■ **Tareas del ejercicio**
a: Reproduce literalmente el fragmento de la selección que se abre con las palabras que contienen "El cambio, al" y se cierra con "les han votado.".
b: Según la selección, ¿quién tomó la foto de los concejales de Zaragoza en Común bailando al salir del Consistorio?

====== Selección

Pero, de igual forma, dichas instantáneas escocieron. Llamaba la atención ver como un rabioso Eduardo Inda se rebrincaba en el plato de Al rojo vivo porque la gente gritara “Sí se puede” en el Ayuntamiento de Madrid. Una falta de respeto a la institución, dijo que era.
La foto, realizada por Vera Benavente, de los concejales de Zaragoza en Común bailando, aplaudiendo y sonriendo al salir del Consistorio de la capital aragonesa también ha levantado ampollas por las redes sociales. ¿Por qué? Después de darle muchas vueltas no he encontrado una razón más convincente que la pura rabia. El enfado y la rabieta por ver que esos a los que se ha vituperado e insultado. Aquellos a los que, con desdén y desaire, se retó a que formaran un partido político; no solo lo han hecho, sino que encima han ganado y han levantado de sus poltronas, por la vía de las urnas, a los que creían que estaban en su coto privado.
Yo soy de los que se alegraron. De los que ayer vieron un cambio necesario. De los que prefieren que las alcaldesas besen al pueblo antes de encararse con trabajadoras de la Sanidad o decir a quien las critica que las van a identificar. De los que piensan que las propias actuaciones de muchos alcaldes y alcaldesas en España (fuera de la ley algunas, deleznables moral y éticamente muchas más) han conminado a la ciudadanía a tomar esta decisión.
Quizás sea esa la reflexión que debieran hacerse algunos de los ya ex primeros ediles: dejar de lado por fin la mezquina táctica del miedo, “¡que vienen los soviets!, ¡que vienen los comunistas!”, y pensar que han sido sus propios errores, su actitud prepotente y distante la que les ha llevado ahora a la oposición. En caso de que sea ahí donde estén, ya sabemos que Rita Barberá hizo gala de su poca educación y nulo saber estar hasta el último momento.
De momento no parece que sea así. Los últimos y desesperados movimientos de Esperanza Aguirre en Madrid o Eloy Suárez en Zaragoza, regalando la Alcaldía a los que hasta hace muy pocos días eran abominables socialistas, más bien demuestran todo lo contrario. Puede que hayan sido los postreros coletazos generados por las ansias de poder de cierta clase de políticos. Tal vez todavía haya esperanza.
El cambio, al menos de nombres y siglas, ya se ha producido. Los votos de los ciudadanos han aupado al sillón a los que hace cuatro años gritaban en las plazas. Ahora llega lo más difícil: gobernar. Dirigir ayuntamientos endeudados, extirpar vicios enquistados y airear las instituciones (como han repetido muchos de estos primeros ediles durante la campaña electoral).
Es el momento de devolver la confianza prestada. De no decepcionar a cientos de miles de personas que han puesto en sus manos la complicada labor de pilotar el cambio. La gente estará ojo avizor, alerta para denunciar el más mínimo movimiento que pueda recordar a tiempos pasados. Prestos para participar en la toma de decisiones, porque es eso lo que les han prometido. Porque es por eso por lo que les han votado.
No será fácil. Un proceloso camino se vislumbra. Con multitud de palos en las ruedas. Pero están ahí, en los ayuntamientos, porque consideran que no son insalvables. Porque se ven capaces de superarlos. Es hora de demostrarlo. De devolver la confianza a la ciudadanía. De devolver el poder al pueblo.

============
====== Datos proporcionados

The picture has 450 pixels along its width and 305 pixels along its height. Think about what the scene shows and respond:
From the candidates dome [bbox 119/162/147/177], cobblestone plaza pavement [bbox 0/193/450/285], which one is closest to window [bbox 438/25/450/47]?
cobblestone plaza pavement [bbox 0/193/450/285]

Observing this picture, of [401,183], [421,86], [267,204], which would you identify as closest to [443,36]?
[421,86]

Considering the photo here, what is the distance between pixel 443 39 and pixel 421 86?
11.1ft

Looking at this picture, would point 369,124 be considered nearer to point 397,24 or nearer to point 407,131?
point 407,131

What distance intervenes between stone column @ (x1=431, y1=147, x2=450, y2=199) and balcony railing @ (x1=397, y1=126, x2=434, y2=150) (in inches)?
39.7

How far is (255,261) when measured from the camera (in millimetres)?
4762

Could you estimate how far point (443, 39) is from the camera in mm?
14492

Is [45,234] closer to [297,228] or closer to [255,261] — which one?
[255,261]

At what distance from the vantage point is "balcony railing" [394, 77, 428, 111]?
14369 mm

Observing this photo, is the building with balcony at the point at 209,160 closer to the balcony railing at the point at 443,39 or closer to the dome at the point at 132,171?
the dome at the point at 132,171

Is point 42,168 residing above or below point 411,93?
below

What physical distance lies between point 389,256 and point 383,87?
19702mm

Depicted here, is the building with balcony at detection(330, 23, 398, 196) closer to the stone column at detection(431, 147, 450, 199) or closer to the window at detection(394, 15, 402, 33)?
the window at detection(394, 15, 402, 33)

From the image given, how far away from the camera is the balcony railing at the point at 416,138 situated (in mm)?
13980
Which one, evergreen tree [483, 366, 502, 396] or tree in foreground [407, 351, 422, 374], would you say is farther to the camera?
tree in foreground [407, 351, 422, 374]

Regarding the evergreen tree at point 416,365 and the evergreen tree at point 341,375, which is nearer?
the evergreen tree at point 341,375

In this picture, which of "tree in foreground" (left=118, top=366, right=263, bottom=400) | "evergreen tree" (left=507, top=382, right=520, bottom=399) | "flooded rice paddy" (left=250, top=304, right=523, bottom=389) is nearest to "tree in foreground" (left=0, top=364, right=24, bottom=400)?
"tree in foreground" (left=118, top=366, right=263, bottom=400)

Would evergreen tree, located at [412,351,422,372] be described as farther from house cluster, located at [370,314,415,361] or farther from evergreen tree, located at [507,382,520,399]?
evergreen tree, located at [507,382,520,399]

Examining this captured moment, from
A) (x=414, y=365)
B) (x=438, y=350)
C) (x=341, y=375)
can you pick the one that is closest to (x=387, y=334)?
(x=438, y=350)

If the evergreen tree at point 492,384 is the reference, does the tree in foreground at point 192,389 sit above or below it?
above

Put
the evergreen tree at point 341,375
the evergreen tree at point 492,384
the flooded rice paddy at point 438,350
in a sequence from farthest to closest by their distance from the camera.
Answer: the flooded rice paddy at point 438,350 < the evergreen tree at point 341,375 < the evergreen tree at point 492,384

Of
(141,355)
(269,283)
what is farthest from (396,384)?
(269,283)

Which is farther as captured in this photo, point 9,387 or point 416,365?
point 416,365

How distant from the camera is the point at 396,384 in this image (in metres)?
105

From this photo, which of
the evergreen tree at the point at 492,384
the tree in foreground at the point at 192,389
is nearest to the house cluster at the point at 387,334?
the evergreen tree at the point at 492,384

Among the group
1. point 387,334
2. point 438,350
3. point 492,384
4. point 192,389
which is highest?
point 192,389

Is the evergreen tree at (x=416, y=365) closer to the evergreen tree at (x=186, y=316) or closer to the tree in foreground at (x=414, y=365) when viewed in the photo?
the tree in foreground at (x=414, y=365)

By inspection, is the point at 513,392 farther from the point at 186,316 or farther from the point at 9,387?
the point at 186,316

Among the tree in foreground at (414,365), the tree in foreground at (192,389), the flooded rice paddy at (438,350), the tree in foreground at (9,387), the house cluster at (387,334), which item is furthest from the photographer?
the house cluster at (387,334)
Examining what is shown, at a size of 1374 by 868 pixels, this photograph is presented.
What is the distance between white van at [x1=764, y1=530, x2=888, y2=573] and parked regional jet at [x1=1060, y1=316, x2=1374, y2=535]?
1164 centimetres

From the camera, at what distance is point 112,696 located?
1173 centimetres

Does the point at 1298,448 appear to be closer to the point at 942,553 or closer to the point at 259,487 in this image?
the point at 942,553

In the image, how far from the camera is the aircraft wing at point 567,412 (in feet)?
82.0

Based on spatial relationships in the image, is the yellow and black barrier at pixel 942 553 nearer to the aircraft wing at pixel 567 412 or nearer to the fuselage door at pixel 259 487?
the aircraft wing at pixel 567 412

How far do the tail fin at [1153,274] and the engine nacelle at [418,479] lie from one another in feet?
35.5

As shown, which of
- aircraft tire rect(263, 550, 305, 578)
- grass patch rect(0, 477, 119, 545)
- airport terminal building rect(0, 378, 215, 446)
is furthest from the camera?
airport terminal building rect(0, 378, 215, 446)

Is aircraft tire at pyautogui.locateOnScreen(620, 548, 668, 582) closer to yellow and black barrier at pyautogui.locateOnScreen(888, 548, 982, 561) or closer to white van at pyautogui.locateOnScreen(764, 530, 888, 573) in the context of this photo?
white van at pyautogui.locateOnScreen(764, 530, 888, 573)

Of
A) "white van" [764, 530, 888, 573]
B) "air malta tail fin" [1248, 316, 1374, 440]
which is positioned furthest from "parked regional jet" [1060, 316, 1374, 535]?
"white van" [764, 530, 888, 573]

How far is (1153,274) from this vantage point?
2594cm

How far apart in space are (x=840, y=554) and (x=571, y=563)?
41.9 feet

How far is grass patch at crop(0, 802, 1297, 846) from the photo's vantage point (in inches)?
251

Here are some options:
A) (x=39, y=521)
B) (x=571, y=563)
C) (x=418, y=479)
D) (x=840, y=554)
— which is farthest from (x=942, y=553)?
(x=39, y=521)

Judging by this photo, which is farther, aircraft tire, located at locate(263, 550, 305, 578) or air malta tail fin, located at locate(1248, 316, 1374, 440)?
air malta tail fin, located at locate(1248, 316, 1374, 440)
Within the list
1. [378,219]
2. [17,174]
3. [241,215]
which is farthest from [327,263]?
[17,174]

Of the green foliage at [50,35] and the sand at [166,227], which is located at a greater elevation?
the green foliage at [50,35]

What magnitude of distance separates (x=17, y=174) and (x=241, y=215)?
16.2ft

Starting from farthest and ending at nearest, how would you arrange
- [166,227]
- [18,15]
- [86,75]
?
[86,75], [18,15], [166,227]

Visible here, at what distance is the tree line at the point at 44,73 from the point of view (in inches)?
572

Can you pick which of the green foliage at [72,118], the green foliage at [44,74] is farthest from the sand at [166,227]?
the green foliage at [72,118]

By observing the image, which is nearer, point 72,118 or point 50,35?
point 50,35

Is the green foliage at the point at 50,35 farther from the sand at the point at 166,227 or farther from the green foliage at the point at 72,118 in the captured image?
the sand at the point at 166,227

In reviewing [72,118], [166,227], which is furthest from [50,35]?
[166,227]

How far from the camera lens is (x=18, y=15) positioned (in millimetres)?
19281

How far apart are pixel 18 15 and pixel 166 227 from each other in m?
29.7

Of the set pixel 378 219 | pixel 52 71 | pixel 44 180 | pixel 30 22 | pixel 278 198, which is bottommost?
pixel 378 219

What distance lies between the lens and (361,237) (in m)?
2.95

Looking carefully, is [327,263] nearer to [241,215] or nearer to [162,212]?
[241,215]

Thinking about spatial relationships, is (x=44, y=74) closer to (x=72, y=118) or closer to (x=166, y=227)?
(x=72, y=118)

============

■ **Respuestas**
a:
El cambio, al menos de nombres y siglas, ya se ha producido. Los votos de los ciudadanos han aupado al sillón a los que hace cuatro años gritaban en las plazas. Ahora llega lo más difícil: gobernar. Dirigir ayuntamientos endeudados, extirpar vicios enquistados y airear las instituciones (como han repetido muchos de estos primeros ediles durante la campaña electoral).
Es el momento de devolver la confianza prestada. De no decepcionar a cientos de miles de personas que han puesto en sus manos la complicada labor de pilotar el cambio. La gente estará ojo avizor, alerta para denunciar el más mínimo movimiento que pueda recordar a tiempos pasados. Prestos para participar en la toma de decisiones, porque es eso lo que les han prometido. Porque es por eso por lo que les han votado.

b: Vera Benavente.